Tears, anxiety and anger marked the mood at Four Points by Sheraton Hotel at the Jomo Kenyatta International Airport (JKIA) where the families of those who lost their lives in the Ethiopian Airlines crash on Sunday morning converged.

Poor flow of information from the government, airport management and the Ethiopian Airlines raised the tension, with some of the at least 100 family members protesting at having been kept for nearly six hours without any briefing.

CONFLICTING REPORTS

“The families have been forced to rely on information from social media, which is conflicting. Some indicate that four people survived while others paints a disastrous picture,” said Mr Robert Mutanda, whose brother-in-law was flying from Canada to Kenya via Addis.

At 8pm on Sunday evening, after hours of waiting, the authorities dispersed, without a word.
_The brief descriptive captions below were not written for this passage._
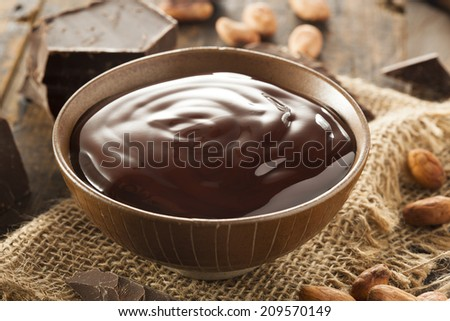 Sweet Dark Chocolate Sauce in a Bowl - stock photo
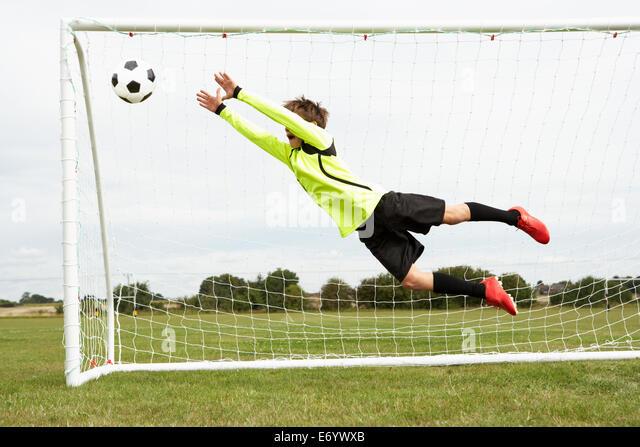 Boy goalkeeper jumping to save goal - Stock-Bilder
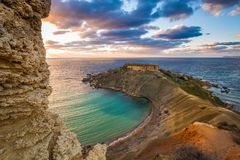 Mgarr, Malta - Panorama of Gnejna bay, the most beautiful beach in Malta at sunset. With beautiful colorful sky and golden rocks taken from Ta Lippija Stock Photos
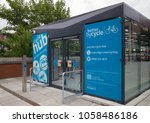 Small photo of Bury, Greater Manchester / GB - August 17 2013: Cycle hub enclosed and secure parking for bicycles outside Bury Interchange public transport hub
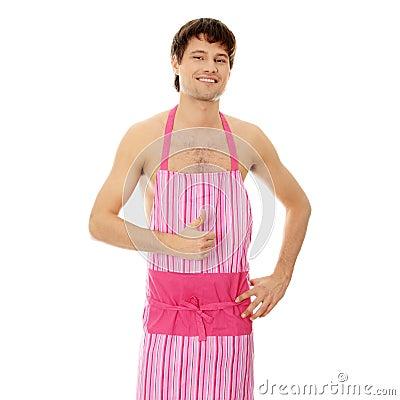 Naked man wering pink apron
By this time, nearly all families and friends of the victims have left the airport.

Even Kenya Aviation Authority (KAA) workers who had assembled at the command centre at Four Points by Sheraton hotel to assist with the identification process for family and friends also left.

Kenya Red Cross officials who were to offer counselling services to kin and friends had little to do after families dispersed.

A representative of the Ministry of Transport said that a press briefing will be conducted at 9am on Monday morning.

A distraught Mr Francis Thiong’i was kept in suspense regarding the fate of his daughter, Ms Florence Wangari, 30, a Catholic nun who had called in the morning to inform them that she was travelling on the ill-fated plane.

TORTUROUS WAIT

“Is my daughter dead or alive? We have not received any information from either the government or the airport. It is torturous being left in such suspense by the authorities,” the septuagenarian who had travelled from Nakuru to meet his daughter her, said.

Mr Isaac Lugi was at the airport by 9am, hoping for a reunion with his brother, who was en route from Canada and had contacted their sister minutes before boarding the ill-fated plane.

As anxiety mounted over the accident, Transport CS James Macharia said only Ethiopian Airlines and the Ethiopian government could provide information about the crash.

At a later briefing, he said he could not divulge much since the information was sensitive.